*** Opening Dataset entries ***

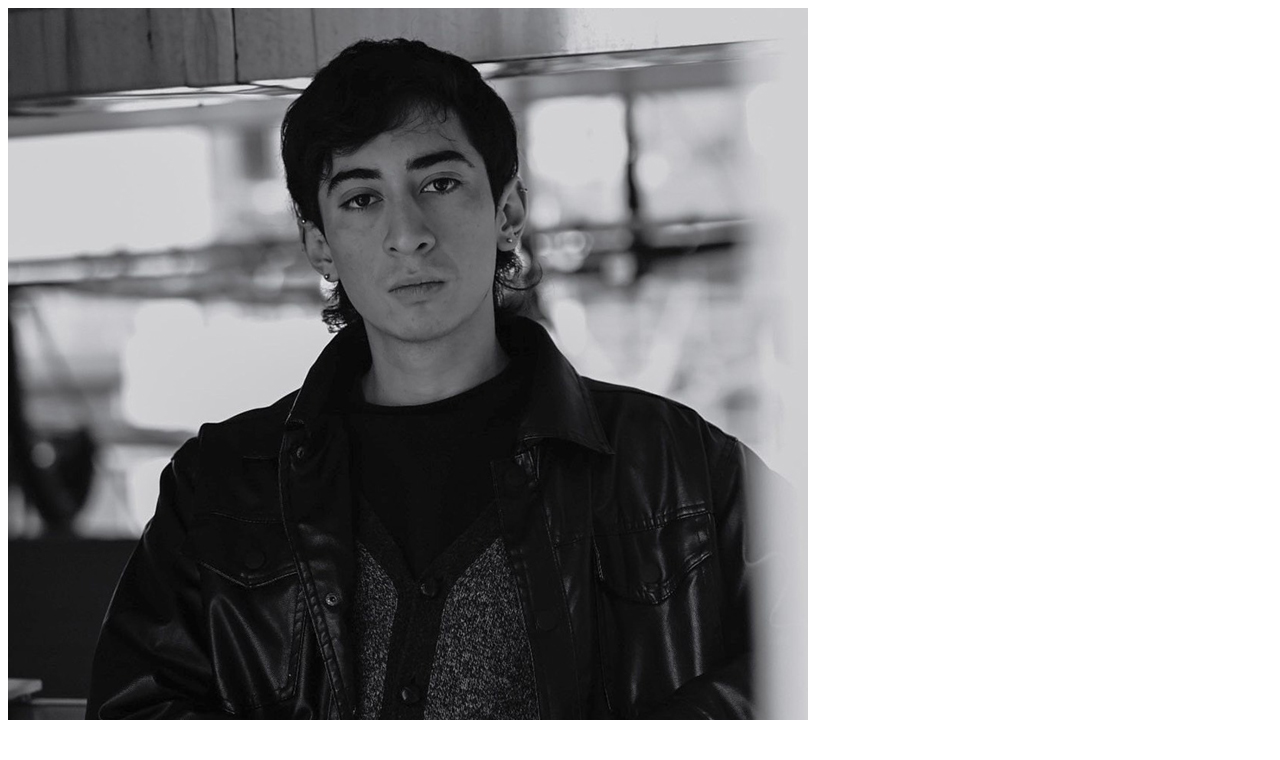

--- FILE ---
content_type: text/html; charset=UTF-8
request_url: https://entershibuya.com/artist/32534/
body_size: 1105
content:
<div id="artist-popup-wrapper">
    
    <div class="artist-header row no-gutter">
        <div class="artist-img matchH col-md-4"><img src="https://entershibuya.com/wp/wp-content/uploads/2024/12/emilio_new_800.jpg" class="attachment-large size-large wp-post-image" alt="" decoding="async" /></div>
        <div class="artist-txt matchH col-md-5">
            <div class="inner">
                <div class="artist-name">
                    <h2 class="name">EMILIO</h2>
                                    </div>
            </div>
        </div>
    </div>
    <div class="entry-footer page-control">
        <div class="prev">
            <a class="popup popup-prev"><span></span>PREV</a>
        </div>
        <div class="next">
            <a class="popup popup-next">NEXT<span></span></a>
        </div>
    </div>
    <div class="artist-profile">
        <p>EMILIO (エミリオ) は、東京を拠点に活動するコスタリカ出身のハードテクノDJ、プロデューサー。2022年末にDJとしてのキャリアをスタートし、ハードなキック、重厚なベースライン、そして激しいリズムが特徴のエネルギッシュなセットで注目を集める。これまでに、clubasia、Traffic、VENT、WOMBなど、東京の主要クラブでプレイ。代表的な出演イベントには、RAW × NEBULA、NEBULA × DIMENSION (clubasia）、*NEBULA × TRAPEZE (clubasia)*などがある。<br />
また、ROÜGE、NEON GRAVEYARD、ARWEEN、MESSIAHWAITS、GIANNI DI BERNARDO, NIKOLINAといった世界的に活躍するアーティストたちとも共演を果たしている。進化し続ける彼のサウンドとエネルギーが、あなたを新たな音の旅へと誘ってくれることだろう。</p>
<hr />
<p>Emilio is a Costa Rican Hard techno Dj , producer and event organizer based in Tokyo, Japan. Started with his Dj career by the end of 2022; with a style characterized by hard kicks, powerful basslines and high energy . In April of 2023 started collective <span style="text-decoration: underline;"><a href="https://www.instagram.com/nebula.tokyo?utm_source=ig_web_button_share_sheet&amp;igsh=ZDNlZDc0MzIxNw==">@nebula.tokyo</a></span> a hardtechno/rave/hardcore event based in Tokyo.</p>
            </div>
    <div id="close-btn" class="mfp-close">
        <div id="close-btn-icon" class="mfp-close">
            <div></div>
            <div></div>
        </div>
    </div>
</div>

*** Closing Dataset entries ***
*** Opening Dataset entries ***

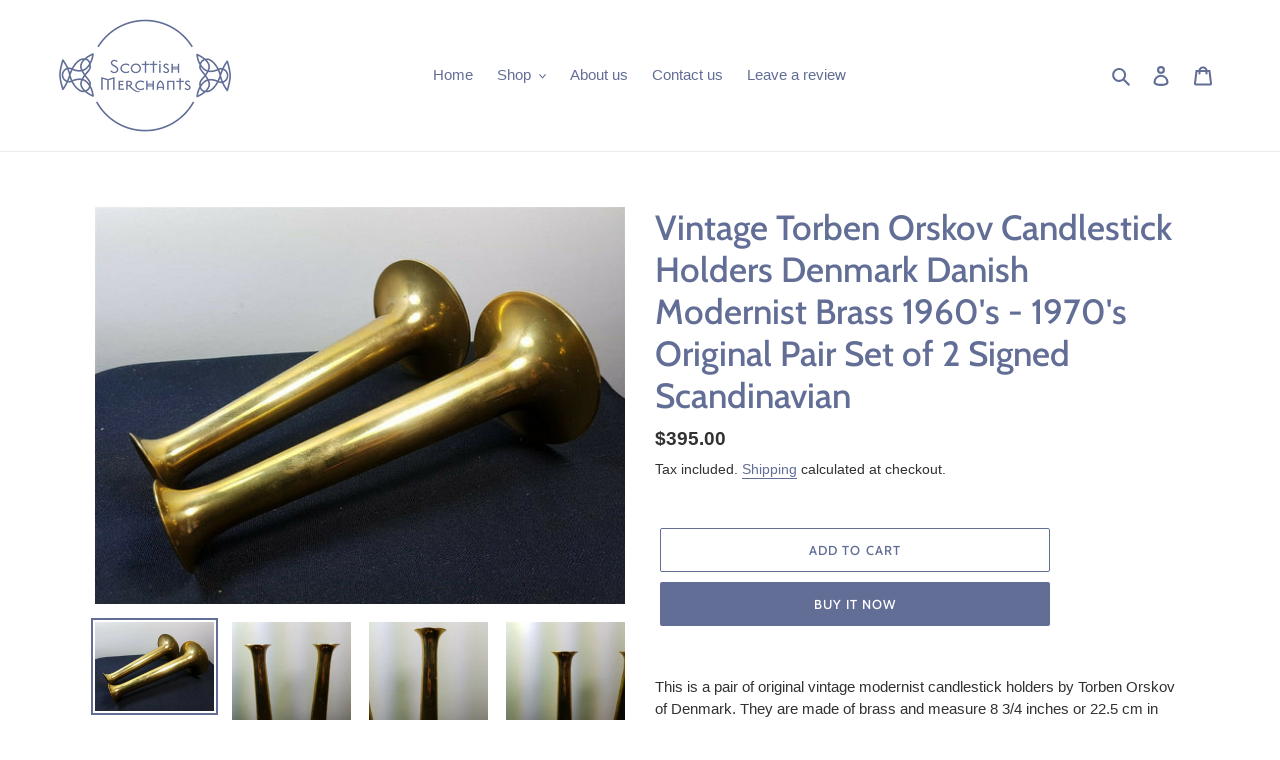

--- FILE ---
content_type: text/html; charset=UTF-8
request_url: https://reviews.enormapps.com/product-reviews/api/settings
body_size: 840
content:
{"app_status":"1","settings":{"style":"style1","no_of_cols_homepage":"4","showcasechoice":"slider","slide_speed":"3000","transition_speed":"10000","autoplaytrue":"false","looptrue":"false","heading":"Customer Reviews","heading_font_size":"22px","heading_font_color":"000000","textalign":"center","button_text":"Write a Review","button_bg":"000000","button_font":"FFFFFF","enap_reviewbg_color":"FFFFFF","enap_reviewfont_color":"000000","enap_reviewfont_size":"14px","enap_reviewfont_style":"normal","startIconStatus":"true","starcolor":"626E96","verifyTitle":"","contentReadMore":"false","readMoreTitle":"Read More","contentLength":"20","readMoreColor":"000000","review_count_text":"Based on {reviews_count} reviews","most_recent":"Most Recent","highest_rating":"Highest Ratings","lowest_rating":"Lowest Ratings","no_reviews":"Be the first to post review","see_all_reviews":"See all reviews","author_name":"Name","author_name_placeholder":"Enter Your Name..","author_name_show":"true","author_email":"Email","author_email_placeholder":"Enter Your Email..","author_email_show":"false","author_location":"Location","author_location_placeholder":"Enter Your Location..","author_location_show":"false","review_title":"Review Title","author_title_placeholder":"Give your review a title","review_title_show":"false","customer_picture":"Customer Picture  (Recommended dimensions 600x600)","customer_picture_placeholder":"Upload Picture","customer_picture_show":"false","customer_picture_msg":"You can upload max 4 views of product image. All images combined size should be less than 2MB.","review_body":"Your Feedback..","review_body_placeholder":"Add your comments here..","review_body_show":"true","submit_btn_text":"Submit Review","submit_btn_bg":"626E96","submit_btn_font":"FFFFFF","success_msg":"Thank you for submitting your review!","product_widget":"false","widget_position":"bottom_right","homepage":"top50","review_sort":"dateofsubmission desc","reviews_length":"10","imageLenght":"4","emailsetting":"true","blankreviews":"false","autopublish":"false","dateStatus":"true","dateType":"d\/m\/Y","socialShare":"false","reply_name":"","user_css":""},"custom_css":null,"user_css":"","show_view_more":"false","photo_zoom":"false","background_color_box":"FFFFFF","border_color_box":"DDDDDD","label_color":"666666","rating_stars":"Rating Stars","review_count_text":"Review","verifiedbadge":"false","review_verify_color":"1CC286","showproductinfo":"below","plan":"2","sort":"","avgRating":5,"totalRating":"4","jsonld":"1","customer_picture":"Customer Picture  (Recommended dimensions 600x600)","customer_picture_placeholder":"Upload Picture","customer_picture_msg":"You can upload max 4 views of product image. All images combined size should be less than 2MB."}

*** Closing Dataset entries ***

Set out every line from the material that contains the string "prev".

        <div class="prev">
            <a class="popup popup-prev"><span></span>PREV</a>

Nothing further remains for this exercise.